**TASK A:** Translate this sentence from the Plantation Act article into Spanish: "The act was enacted to systematise naturalization procedures in all localities as well as to encourage immigration to the American colonies."
**TASK B:** Carry on writing the Plantation Act article from the point where it stops.

**PROVIDED PASSAGE:**
Naturalization Act 1739
- Parliament of Great Britain
- Long title: An Act for Naturalizing such foreign Protestants and others therein mentioned, as are settled or shall settle in any of His Majesty's Colonies in America.
- Citation: 13 Geo. 2. c. 7
- Territorial extent: British America

Dates
- Royal assent: 19 March 1740
- Commencement: 1 June 1740
- Repealed: 12 May 1870

Other legislation
- Amended by: Aliens Act 1746;
- Repealed by: Naturalization Act 1870
- Relates to: Naturalisation and Restoration of Blood Act 1609; Naturalization of Jews Act 1753; Commissions to Foreign Protestants Act 1756; American Protestant Soldier Naturalization Act 1762;

Status: Repealed

Text of statute as originally enacted

= Plantation Act 1740 =

Act of the Parliament of Great Britain

The Plantation Act 1740 (Note: Referring to colonies) or the Naturalization Act 1740 (Note: The act received royal assent in 1740. However, it was formally dated as 1739 in older official uses because acts passed before the Acts of Parliament (Commencement) Act 1793 came into force, acts were dated by the year in which the relevant parliamentary session began, which, in this case, was 1739.) (13 Geo. 2. c. 7) was an act of the Parliament of Great Britain that was officially titled An Act for Naturalizing such foreign Protestants and others therein mentioned, as are settled or shall settle in any of His Majesty's Colonies in America.

The act became effective on 1 June 1740 and allowed any Protestant alien residing in any of their American colonies for seven years, without being absent from that colony for more than two months, to be deemed "his Majesty’s natural-born subjects of this Kingdom."

The act also required making specific declarations concerning royal allegiance and succession, profession of the Christian faith, and the payment of two shillings. Compared to other alternatives available at the time, the act provided a cheap and easy method of imperial naturalization, and by the standards of the time, the length of residency was not unreasonable.

== Background ==
Reflecting the situation in Britain, the necessary profession of Christian faith was distinctly Protestant and specifically Anglican. The act was not intended for conscientious Roman Catholics, and they were referred to in the law as Papists. Exceptions however for non-conforming religious scruples and conscience were made, in the case of Quakers and Jews. Adherents of both faiths were allowed to dispense with the Sacramental test, with the former being allowed to affirm the oaths, and the latter being relieved of the obligation to repeat the words 'Upon the true faith of a Christian', at the end of the Oath of Abjuration required by the Act of Settlement since 1701.

== Contents ==
The act was enacted to systematise naturalization procedures in all localities as well as to encourage immigration to the American colonies. It provided a workable naturalization procedure by empowering colonial courts to administer the oath of allegiance to aliens. The act endowed colonial courts with the responsibility of deciding when alien petitioners had fulfilled the statutory requirements for imperial citizenship.

The Secretaries of Colonies were required, under penalty, to send annual lists of such persons to the Commissioners of Trade and Plantations. In proprietary colonies, the judges were appointed by colonial governors and thus represented the royal or proprietary interest. However, by delegating authority to colonial officials, naturalization became subject to the pressure of the same local interest groups that increasingly defied the governor's efforts to implement royal and proprietary instructions on other issues. Despite the penalties imposed under the act, only six Secretaries of the thirteen American Colonies and one in the West Indies submitted the mandated lists.

(Raw listing)
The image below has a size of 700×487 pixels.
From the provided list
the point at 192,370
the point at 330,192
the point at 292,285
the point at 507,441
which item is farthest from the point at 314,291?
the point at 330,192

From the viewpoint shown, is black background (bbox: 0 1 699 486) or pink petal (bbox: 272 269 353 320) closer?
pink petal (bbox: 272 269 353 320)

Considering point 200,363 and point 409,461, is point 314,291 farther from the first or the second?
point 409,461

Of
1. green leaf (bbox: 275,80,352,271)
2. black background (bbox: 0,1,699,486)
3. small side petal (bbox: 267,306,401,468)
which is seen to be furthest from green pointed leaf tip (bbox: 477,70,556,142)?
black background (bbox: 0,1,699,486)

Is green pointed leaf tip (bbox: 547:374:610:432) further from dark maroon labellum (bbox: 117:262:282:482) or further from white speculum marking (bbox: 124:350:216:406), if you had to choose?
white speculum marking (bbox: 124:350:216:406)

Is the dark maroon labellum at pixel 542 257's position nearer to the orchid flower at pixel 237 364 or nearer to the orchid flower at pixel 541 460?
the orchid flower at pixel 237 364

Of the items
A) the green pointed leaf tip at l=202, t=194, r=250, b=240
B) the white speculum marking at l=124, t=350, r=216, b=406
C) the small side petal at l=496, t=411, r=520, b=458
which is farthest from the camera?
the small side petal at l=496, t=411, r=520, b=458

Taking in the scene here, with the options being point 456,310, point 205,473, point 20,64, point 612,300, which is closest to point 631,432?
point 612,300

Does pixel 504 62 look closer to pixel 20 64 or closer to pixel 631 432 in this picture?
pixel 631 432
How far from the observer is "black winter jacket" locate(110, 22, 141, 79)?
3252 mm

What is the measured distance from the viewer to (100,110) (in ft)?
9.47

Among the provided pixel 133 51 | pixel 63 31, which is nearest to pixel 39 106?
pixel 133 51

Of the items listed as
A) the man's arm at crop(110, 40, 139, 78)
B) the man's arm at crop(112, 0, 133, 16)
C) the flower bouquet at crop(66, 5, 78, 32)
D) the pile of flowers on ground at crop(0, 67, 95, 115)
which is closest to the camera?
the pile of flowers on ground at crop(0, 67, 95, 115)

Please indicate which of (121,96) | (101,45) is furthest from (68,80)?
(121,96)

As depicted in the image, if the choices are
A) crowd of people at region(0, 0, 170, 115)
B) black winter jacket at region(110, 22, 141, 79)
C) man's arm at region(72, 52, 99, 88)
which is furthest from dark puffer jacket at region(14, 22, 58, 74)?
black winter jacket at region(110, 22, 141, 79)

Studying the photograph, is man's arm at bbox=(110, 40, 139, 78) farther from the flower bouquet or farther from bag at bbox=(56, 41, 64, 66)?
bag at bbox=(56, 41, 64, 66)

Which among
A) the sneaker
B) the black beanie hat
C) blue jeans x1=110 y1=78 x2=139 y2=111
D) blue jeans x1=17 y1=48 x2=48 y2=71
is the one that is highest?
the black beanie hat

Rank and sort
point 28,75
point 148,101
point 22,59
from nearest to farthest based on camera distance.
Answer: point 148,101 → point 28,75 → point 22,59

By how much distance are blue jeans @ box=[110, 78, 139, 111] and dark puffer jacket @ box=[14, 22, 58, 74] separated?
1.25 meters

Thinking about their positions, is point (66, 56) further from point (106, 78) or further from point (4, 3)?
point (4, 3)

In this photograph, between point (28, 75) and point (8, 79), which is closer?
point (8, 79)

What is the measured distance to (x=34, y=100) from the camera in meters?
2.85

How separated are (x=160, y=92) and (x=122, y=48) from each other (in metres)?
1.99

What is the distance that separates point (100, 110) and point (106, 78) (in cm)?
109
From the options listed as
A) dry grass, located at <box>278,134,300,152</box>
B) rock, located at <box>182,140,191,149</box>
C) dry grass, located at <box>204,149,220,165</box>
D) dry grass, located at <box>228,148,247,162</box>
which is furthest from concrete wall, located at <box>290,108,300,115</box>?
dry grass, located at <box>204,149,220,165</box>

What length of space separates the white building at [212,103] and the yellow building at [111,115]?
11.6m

**EXERCISE ANSWER A:** La ley se promulgó para sistematizar los procedimientos de naturalización en todas las localidades, así como para fomentar la inmigración a las colonias americanas.

**EXERCISE ANSWER B:**
== Development ==
In England during the 17th and 18th centuries, several basic statutes applied to naturalization, but these statutes would not include many aliens in the colonies who were considered an integral part of the colonial communities. Over the same time period, the American provinces (except New Hampshire) passed their own naturalization laws, which granted citizenship to people living within their province. These laws were based more on local colonial interpretations of community citizenship than on stricter considerations in the mother-country. but they gave no rights beyond their borders. This situation was initially accepted as positive and workable in England, but proved to be too inconsistent with and broader imperial intentions as time passed.

== Subsequent developments ==
Britain began withdrawing support to promote immigration to the colonies at the end of the Seven Years' War. Colonial implementation both before and after the Plantation Act tended to ignore, evade, and reshape English regulations, thus vitiating many policy decisions and generating a chaotic array of citizenship procedures. The Navigation Acts were a particular target for evasion, since they were seen as acting more as restraint on both colonial naturalization and its peoples' ability to take part fully in the economy. Colonial naturalization of aliens was outright forbidden in December 1773, under any conditions. A ban on royal land grants, initiated earlier in 1773, was made final in February 1774.

The colonial naturalization laws and the Plantation Act, during its nearly 30-year utilisation would define British North America as a refuge and land of opportunity, The prohibition on naturalizing foreigners under the act was considered intolerable, and would be included, inter alia, in the grievances listed in the Declaration of Independence, though some consider that surprising. Despite being a British law, the Plantation Act "was the model upon which the Naturalization Act of 1790, the first U.S. naturalization act, with respect to time, oath of allegiance, process of swearing before a judge, and the like, was clearly based."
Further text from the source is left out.